The most galling part of the many ways Donald Trump is profiting off of the presidency is that taxpayers are being stuck with the bill for much of it. That's right -- hard-working citizens are putting hard-earned money directly into the coffers of not only Donald Trump but his equally underhanded family, his business colleagues, and his donors. Read on to learn about the approaches Trump and Company are using to fleece the world.
Trump's tax plan gives a substantial tax cut to the richest Americans. Despite what the White House says, and what Sarah Huckabee Sanders avows, there is not one shred of evidence suggesting anyone other than the richest people in this country will see any kind of noticeable reduction in taxes. So, who benefits the most from Trump's plan? Trump himself. According to analysis from multiple sources quoted in The New York Times, he could save a billion dollars under his tax proposal.
The wheeling and dealing of the Trump family knows no limits: it is a constant, 24/7 cycle of deals being struck all over the world, and Trump and those closest to him are reaping massive financial gain. After the election, CNN compiled a list of Trump's foreign business ventures, and they found 144 companies in 25 countries that were involved, in one way or another, with Trump and his team. And these ventures are continuing. Trump has not taken the necessary legal and ethical steps to separate himself from these deals; he's simply promised he won't be involved. So, how much, exactly, does the president stand to make from these unethical foreign business ventures? It's hard to say; secrecy, ambiguity, and hush-hush deals are hallmarks of The Trump Organization. But we do know that Donald's net worth is, supposedly, about $3.5 billion, and his hotel licensing deals alone make up $220 million of that. It stands to reason his foreign business ventures are worth hundreds of millions of dollars.
The Trump International Hotel in Washington, D.C., is not like other Trump-branded hotels. Its D.C. location makes it the perfect spot for visiting dignitaries to stay while they're in town. And if they are looking to strike up some sort of deal or bargain with the president, what better way to start things off than to give him money by staying in one of his hotels? Handing him a check for $10,000 would be illegal; paying that same amount for a week's stay at his hotel is not. At latest count, the D.C. property was generating $20 million in revenue, and that was only in its first few months of operation. Again, that money goes straight into the pockets of the Trumps.
Every weekend, or practically every weekend, Trump is visiting one or another Trump-branded property. From his inauguration until August, merely seven months into his presidency, Trump had spent an astonishing 82 days at a Trump hotel or, most often, golf course. The costs of each visit vary by location and what the president does while he's there (he can't golf all the time; he needs to hit the buffet at some point). Also, to be fair, not every penny goes directly to Trump; there are security and travel costs, for example.
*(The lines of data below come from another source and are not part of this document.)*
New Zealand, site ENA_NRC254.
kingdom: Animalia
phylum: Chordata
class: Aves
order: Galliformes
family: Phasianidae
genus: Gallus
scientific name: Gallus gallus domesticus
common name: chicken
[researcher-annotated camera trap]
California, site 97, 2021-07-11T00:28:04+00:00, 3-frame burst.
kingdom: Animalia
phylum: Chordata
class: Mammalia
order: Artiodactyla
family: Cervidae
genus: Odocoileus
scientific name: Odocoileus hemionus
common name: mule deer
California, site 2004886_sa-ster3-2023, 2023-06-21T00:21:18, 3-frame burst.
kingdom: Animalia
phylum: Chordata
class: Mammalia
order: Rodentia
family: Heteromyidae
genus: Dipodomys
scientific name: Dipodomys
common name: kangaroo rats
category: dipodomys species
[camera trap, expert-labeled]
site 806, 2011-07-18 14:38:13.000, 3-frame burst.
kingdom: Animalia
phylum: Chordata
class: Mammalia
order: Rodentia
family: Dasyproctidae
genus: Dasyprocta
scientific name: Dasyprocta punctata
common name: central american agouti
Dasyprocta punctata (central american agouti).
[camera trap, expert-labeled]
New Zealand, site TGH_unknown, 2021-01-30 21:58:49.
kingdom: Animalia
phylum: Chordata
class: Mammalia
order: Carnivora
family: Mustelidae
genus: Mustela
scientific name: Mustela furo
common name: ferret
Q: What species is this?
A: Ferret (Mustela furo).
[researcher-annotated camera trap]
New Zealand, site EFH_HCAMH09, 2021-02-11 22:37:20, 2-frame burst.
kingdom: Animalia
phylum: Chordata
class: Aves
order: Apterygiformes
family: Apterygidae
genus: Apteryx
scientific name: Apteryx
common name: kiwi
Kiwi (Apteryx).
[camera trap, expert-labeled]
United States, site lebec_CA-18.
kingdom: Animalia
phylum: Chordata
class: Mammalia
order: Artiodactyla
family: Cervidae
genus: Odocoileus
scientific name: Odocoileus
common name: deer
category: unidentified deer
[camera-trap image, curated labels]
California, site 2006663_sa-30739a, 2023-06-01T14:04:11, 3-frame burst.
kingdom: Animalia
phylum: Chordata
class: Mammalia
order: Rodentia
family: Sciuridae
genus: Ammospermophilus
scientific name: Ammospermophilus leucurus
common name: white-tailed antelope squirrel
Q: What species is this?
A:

But according to Fortune,
"A $1 trillion spending bill Trump signed…while in Bedminster [his private golf resort in New Jersey] includes $61 million to reimburse law enforcement agencies for the costs of protecting Trump and his family when they are at his private properties in New York and Florida. The bill would cover expenses incurred at Trump Tower and the Mar-a-Lago resort from the Nov. 8 election through September."
In short, Trump signed a spending bill in which he is able to give himself money for the costs of staying at one of his properties.